Background— The mineralocorticoid pathway is involved in cardiac arrhythmias associated with heart failure through mechanisms that are incompletely understood. Defective regulation of the cardiac ryanodine receptor (RyR) is an important cause of the initiation of arrhythmias. Here, we examined whether the aldosterone pathway might modulate RyR function. Methods and Results— Using the whole-cell patch clamp method, we observed an increase in the occurrence of delayed afterdepolarizations during action potential recordings in isolated adult rat ventricular myocytes exposed for 48 hours to aldosterone 100 nmol/L, in freshly isolated myocytes from transgenic mice with human mineralocorticoid receptor expression in the heart, and in wild-type littermates treated with aldosterone. Sarcoplasmic reticulum Ca2+ load and RyR expression were not altered; however, RyR activity, visualized in situ by confocal microscopy, was increased in all cells, as evidenced by an increased occurrence and redistribution to long-lasting and broader populations of spontaneous Ca2+ sparks.

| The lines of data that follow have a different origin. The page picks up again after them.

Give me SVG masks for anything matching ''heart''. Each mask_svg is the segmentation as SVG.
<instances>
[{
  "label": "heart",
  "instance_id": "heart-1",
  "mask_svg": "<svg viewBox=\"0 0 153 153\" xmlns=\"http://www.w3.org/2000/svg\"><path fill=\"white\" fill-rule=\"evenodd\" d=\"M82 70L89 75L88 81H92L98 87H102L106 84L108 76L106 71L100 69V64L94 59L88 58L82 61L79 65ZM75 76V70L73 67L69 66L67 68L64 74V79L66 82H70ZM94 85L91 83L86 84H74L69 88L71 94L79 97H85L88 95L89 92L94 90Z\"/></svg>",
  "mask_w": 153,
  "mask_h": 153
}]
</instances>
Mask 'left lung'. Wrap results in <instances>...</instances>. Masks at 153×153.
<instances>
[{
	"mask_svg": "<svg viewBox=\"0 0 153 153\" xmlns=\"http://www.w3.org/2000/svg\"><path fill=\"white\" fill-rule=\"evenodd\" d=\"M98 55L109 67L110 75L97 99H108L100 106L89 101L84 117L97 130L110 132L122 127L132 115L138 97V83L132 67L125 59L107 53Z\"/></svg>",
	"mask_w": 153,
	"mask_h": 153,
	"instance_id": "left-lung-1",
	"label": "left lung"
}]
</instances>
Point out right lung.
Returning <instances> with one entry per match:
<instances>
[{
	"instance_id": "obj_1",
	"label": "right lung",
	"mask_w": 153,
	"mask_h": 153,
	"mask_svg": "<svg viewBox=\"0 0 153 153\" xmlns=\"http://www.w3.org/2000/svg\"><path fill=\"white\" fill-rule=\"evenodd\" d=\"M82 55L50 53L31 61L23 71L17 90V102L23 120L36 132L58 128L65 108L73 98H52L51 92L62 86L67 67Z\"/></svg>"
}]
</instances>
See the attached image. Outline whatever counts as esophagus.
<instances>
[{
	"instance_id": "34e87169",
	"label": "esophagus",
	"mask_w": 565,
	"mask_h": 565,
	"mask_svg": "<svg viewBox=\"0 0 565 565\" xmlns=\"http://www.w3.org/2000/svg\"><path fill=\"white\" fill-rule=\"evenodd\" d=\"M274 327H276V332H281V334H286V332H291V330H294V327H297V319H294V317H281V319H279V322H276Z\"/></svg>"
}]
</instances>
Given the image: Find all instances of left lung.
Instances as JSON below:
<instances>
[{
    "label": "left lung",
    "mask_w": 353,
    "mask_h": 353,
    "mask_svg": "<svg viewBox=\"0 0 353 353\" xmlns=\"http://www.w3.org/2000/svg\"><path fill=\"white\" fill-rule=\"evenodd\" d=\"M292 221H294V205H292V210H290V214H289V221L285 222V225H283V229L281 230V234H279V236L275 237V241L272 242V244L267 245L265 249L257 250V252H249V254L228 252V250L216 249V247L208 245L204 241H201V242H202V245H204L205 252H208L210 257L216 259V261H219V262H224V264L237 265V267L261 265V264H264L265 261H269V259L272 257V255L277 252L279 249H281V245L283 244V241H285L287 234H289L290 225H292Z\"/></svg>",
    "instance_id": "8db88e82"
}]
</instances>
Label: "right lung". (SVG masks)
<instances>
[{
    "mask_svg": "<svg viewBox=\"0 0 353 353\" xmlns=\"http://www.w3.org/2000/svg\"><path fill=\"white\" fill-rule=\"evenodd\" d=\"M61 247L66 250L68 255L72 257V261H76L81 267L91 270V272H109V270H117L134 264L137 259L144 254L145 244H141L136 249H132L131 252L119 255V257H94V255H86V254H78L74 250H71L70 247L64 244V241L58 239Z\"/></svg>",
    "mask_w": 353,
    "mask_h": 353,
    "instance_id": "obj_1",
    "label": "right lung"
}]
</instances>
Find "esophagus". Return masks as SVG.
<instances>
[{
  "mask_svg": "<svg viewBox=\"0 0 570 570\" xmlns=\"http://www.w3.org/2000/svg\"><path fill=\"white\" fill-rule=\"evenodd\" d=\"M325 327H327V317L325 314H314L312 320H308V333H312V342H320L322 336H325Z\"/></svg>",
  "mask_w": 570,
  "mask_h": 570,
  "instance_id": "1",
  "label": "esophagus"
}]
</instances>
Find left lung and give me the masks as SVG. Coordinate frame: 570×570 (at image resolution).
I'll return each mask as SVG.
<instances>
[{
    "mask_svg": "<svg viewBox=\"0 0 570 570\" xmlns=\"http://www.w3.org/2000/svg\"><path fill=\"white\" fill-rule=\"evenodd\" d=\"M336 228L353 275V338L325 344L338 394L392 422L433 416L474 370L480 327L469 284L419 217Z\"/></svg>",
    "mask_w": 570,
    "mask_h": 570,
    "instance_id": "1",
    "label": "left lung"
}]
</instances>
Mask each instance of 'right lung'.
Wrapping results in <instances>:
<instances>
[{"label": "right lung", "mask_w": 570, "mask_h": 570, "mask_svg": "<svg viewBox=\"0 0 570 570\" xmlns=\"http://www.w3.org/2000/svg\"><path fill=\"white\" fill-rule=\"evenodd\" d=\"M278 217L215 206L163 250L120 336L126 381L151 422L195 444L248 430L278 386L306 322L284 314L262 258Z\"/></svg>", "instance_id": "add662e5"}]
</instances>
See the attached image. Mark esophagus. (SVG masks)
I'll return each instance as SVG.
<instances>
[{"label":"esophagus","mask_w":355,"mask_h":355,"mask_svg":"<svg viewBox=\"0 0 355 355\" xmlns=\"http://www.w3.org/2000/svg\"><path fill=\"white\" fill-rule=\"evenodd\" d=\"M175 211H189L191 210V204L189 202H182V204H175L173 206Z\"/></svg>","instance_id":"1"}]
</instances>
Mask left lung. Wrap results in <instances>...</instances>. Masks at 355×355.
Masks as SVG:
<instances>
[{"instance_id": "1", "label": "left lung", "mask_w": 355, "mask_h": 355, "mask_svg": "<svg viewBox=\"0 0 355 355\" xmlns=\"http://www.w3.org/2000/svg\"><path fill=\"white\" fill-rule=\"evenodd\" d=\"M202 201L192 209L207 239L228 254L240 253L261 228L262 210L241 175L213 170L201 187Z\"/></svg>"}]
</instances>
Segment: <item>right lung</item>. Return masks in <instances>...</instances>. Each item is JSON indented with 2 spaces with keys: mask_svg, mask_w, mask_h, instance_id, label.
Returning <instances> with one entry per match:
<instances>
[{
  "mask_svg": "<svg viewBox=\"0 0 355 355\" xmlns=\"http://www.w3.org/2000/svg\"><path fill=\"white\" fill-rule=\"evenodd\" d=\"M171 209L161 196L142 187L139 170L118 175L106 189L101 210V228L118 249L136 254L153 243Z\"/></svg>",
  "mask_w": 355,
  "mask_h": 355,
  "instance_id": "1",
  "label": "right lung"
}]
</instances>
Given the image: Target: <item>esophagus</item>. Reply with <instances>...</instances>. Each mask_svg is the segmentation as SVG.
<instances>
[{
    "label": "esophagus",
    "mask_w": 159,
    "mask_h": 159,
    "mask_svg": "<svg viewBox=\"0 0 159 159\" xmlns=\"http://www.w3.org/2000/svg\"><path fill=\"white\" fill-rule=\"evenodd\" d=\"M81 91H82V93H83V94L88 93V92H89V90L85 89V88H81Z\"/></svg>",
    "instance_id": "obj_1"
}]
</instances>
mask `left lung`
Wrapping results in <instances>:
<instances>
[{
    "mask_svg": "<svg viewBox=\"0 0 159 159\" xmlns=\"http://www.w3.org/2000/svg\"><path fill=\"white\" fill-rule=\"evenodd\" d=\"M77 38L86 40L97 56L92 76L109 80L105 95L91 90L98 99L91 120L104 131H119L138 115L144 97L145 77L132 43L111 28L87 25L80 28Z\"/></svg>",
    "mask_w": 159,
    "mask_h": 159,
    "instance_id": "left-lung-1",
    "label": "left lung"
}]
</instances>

These changes were associated with downregulation of FK506-binding proteins (FKBP12 and 12.6), regulatory proteins of the RyR macromolecular complex. Conclusions— We suggest that in addition to modulation of Ca2+ influx, overstimulation of the cardiac mineralocorticoid pathway in the heart might be a major upstream factor for aberrant Ca2+ release during diastole, which contributes to cardiac arrhythmia in heart failure.

Item Type: Article
Date Type: Publication
Status: Published
Schools: Medicine
Subjects: R Medicine > R Medicine (General)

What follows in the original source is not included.